The hackernews posted an interesting article about LummaC2 malware’s ability to detect anti-sandbox techniques. That post can be found HERE. Why care? For those unfamiliar with these terms, lets first start with sandbox technology. Sandboxes are places to test software. Typical sandboxes use various techniques to get the software to execute as well as malware to launch. Sandboxes monitor behavior and not only aim to detect malicious behavior, but also learn about that behavior. Techniques include simulating mouse movements, clicking executables, etc.
Many security solutions include sandbox capabilities. This is ideal to detect unknown threats IE things that don’t have detection signatures available used to identify the threat. What is super interesting about LummaC2 is the developers have purchased and evaluated modern sandboxes with the goal of building anti-sandbox detection. This means they build into malware non-human behavior IE simulated mouse movements as once example. If it detects fake movement, it won’t launch leading to a possible detection bypass.
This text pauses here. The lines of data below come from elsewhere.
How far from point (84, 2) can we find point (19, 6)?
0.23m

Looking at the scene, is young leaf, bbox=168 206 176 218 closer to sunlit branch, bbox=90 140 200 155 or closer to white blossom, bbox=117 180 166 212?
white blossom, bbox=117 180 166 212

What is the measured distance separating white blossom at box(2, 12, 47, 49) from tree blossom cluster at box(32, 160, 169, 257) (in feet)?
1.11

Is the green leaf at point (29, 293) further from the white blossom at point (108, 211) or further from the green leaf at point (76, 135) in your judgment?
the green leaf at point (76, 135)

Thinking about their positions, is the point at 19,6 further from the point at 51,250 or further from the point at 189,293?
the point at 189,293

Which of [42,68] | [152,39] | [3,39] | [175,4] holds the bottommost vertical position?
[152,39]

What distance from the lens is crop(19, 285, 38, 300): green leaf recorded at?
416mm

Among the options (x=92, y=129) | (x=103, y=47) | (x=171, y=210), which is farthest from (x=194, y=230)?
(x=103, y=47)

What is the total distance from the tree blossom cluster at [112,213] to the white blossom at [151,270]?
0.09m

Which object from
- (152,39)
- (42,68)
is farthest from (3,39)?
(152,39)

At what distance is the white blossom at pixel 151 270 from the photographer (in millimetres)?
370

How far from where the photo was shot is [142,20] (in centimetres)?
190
Security has always been a cat and mouse game meaning both sides adjust. It will be interesting to see how threat actors incorporate AI into anti-detection capabilities. For example, I predict the next flavor of this capability will have malware first learn about the user using AI and only launch after a user profile is created based on behavior. This means sandbox technology will also need to use AI to create human behavior in a automated fashion. Both of these functions don’t exist to but they are coming … trust me on that.